Based on last year’s imports of goods, this implies that 45.9% of the goods imported will have a price increase of 20.9%, while 54.1% will have a price increase of 100%, for a weighted average of 63.7% for the increase in price of all of the country’s imports. Thus, the inflationary impact of the devaluation will be very high, much higher than the irresponsible estimate by the Minister of Finance that this will only represent a 3-5% increase to the CPI. It is my understanding that technical people in the Ministry of Finance were not even asked to calculate the impact of the devaluation, another demonstration of the primitive nature of this administration.
And as if the devaluation itself was not the result of the irresponsible economic policies of the last few years, the Government guaranteed that this will be only the first of such announcements to come, as it announced that the Central Bank will transfer US$ 7 billion of the country’s international reserves to the development fund Fonden, leaving reserves at US$ 28 billion, while monetary liquidity stands at a record Bs. 236 billion. Just to give you some perspective, the last time the official rate was devalued in 2005, M2 stood at Bs. 46 billion and international reserves were at US$ 24 billion. Thus, at the time there were practically 2 Bolivars per dollar of international reserves with the official rate at Bs. 2.15 to the dollar, while today there are Bs. 8.42 to the dollar with the lowest official rate at Bs. 2.6. (Although the weighted average of imports stands at Bs. 3.51 per dollar)
This is simply unsustainable, you can not increase monetary liquidity (M2) by a factor of 5, while maintaining international reserves constants and expect inflation to go down or the exchange rate to be sustainable at current levels. The laws of economics can be stretched but not violated (or raped really).

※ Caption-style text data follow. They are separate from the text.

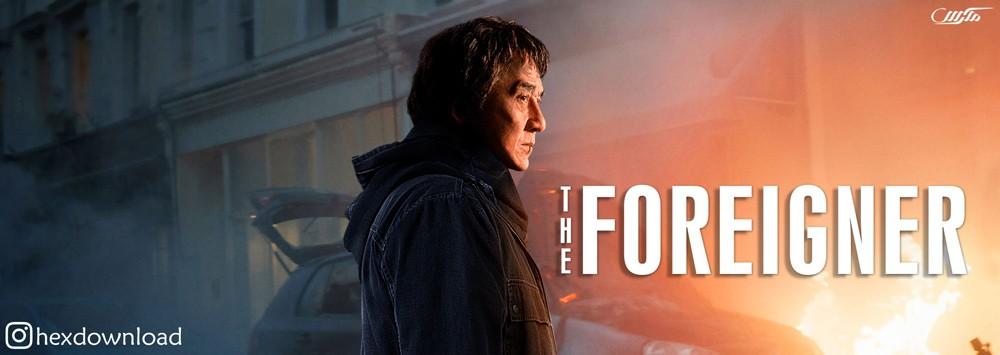 دانلود فیلم The Foreigner 2017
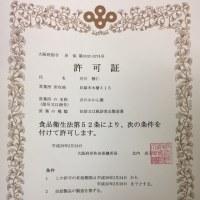 『井川さんちの手作りジャム』販売開始!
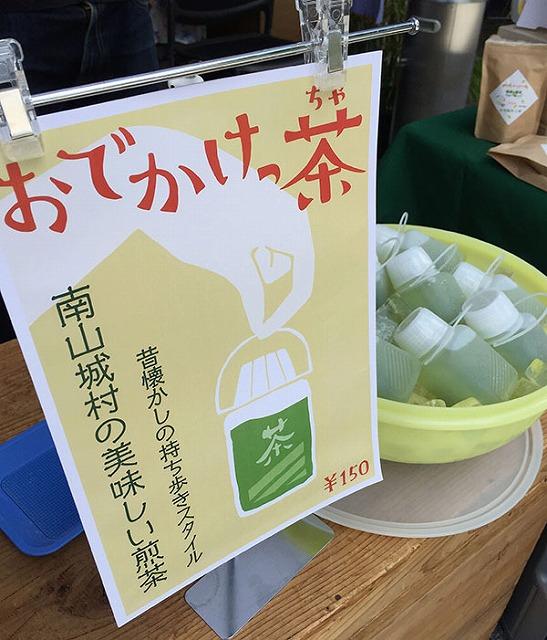 道の駅「お茶の京都 みなみやましろ村」HPから引用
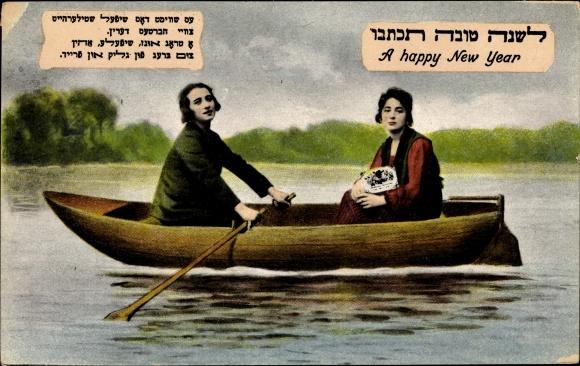 Judaika Ak A Happy New Year, Glückwunsch Neujahr, Ruderboot, Hebräisch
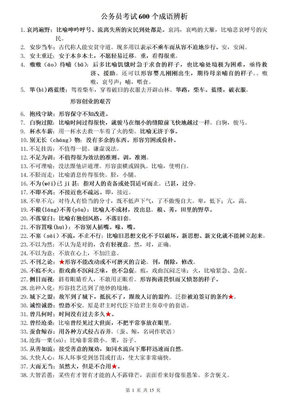 公务员考试600个的成语辨析.doc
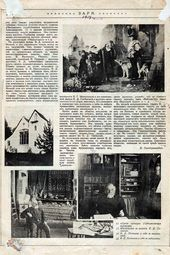 "Article in the ""Zarya"" (Dawn) newspaper published on the occasion of Polenov's 70th birthday. 1914"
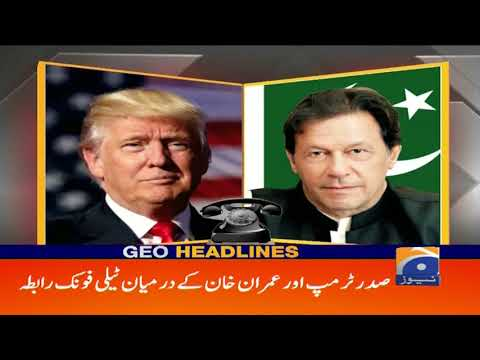 Geo Headlines 12 AM | 17th August 2019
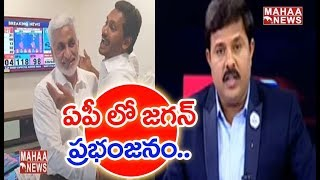 Election Results 2019: YCP Created Tsunami In AP Elections 2019   MAHAA NEWS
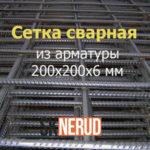 Сетка сварная из арматуры кл. А3 (карты) 200х200х6 мм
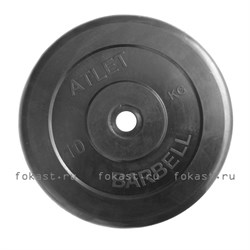 Диск обрезиненный черный MB ATLET d-26 10кг - фото 6662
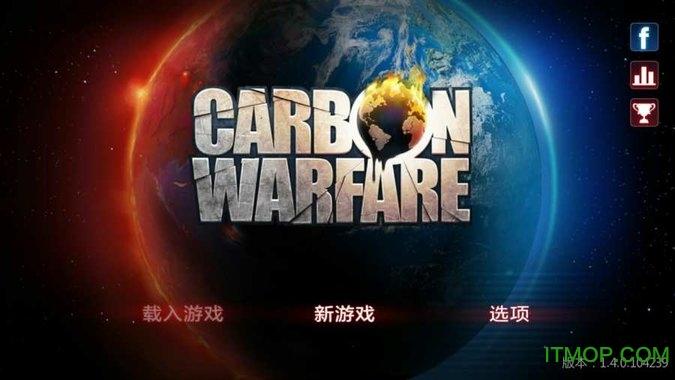 碳素战争无限毁灭点数版 v1.5.0 安卓中文版 0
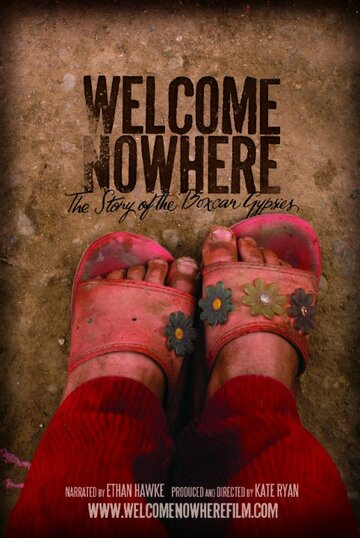 Добро пожаловать в никуда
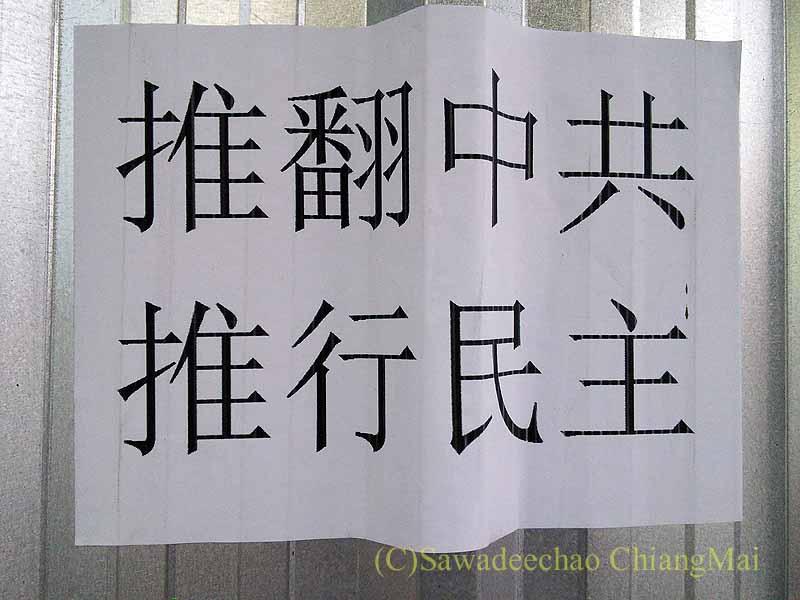 バンコクのヤワラート(中華街)の法輪功の貼り紙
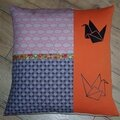 Coussin #3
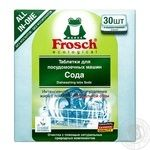 Frosch Dishwasher pills 30pcs - buy, prices for Novus - image 2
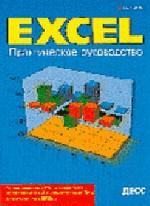 Excel Практическое руководство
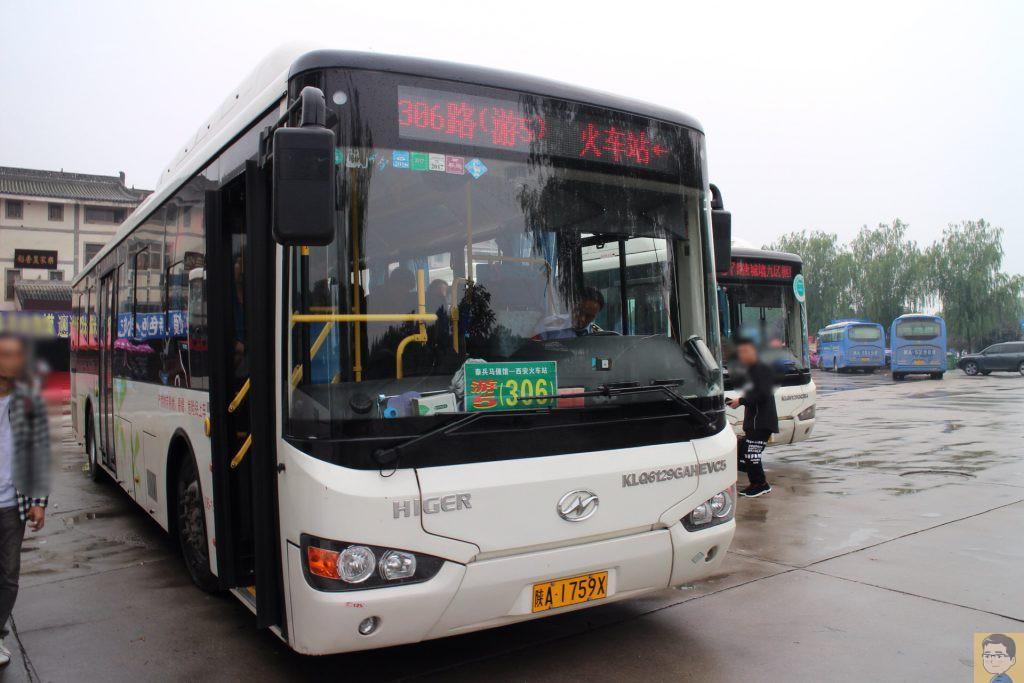 兵馬俑博物館行きバス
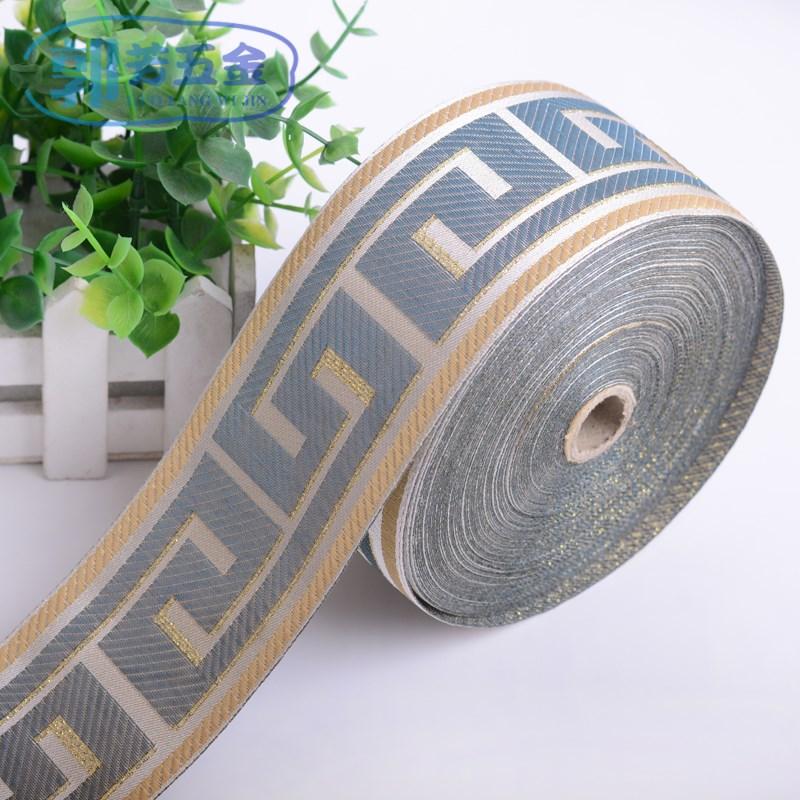宽6cm9cm沙发靠垫抱枕装饰花边窗帘提花织带拼接辅料花边服装腰带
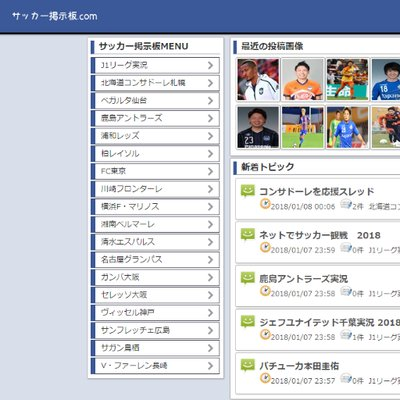北海道 サッカー 掲示板 北海道サッカー掲示板 みんなのサッカー情報掲示板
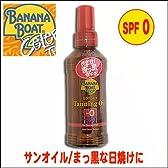【BANANA BOAT バナナボート】ゴールデンタンニングオイル ・ 日焼けオイル SPFゼロ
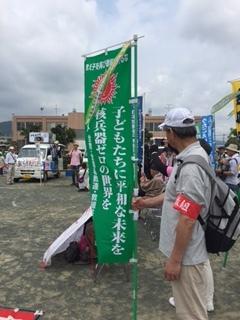 17.5.31平和行進⑦南上ノ原公園・引継ぎ.JPG
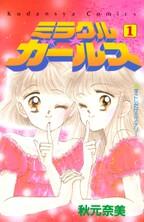 ミラクル☆ガールズ(1)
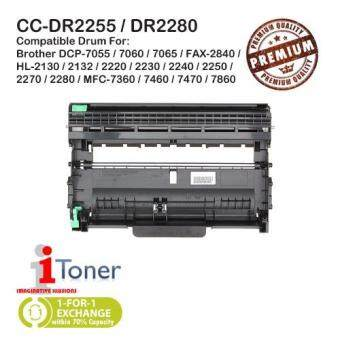 Harga iToner Brother DR-2255 / DR-2260 / DR-2280 Grade-A Compatible Drum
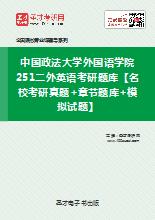 2018年中国政法大学外国语学院251二外英语考研题库【名校考研真题+章节题库+模拟试题】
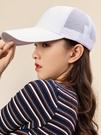 鴨舌帽 夏季韓版顯臉小棒球帽時尚透氣帽子防曬遮臉鴨舌帽薄款太陽帽女 寶貝 免運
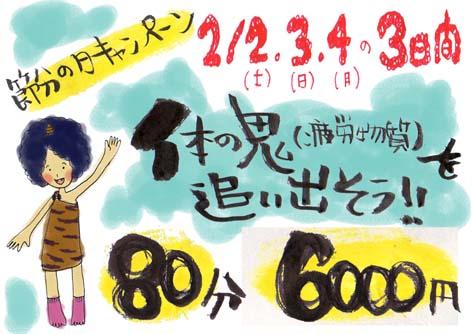 ブログ 2月キャンペーンポスター
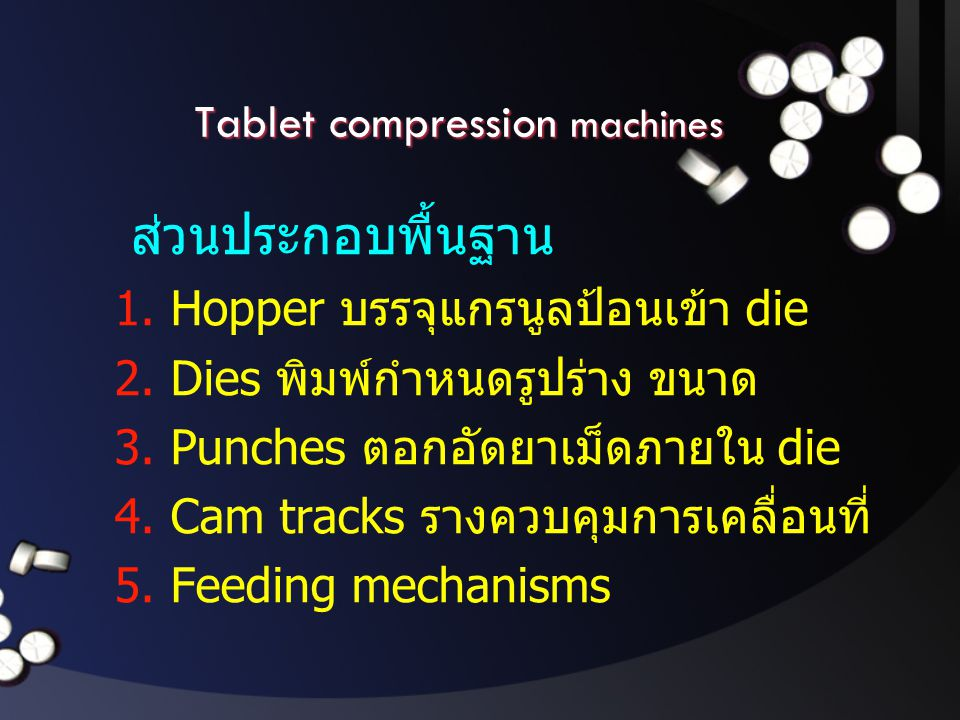 Tablet compression machines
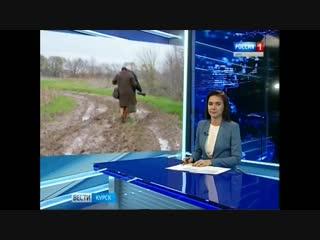 Вне зоны доступа: жители курского поселка жалуются на полное бездорожье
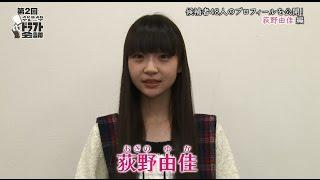 第2回AKB48グループドラフト会議 候補者密着映像 #2 荻野由佳 プロフィール映像 / AKB48[公式]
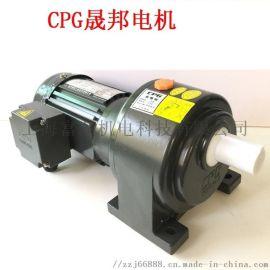 三相立式CV32-1500W-15~30S晟邦减速电机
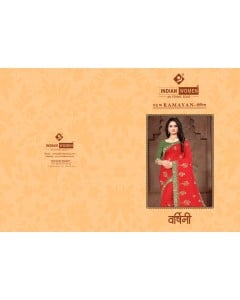 BUNDLE OF 6  WHOLESALE SAREE CATALOG – Varshini BY INDIAN WOMAN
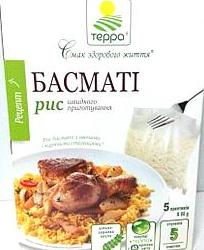 """Крупа Рис Басмати 5 пакетів по 80 г """"Терра"""" 0,4 кг швидкого приготування"""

Given that inflation was already going to top 30% in 2010 and if we assume that the import component of goods consumed in Venezuela is almost at 50%, then one would expect an additional 30% spike on inflation from the announced devaluation. Not a pretty picture. The impact of the devaluation may be slightly smaller on the poor quantitatively, because since most food imports are done at the lower rate, and the poor spend more of their income on food, they will feel it less, even if still a huge effect.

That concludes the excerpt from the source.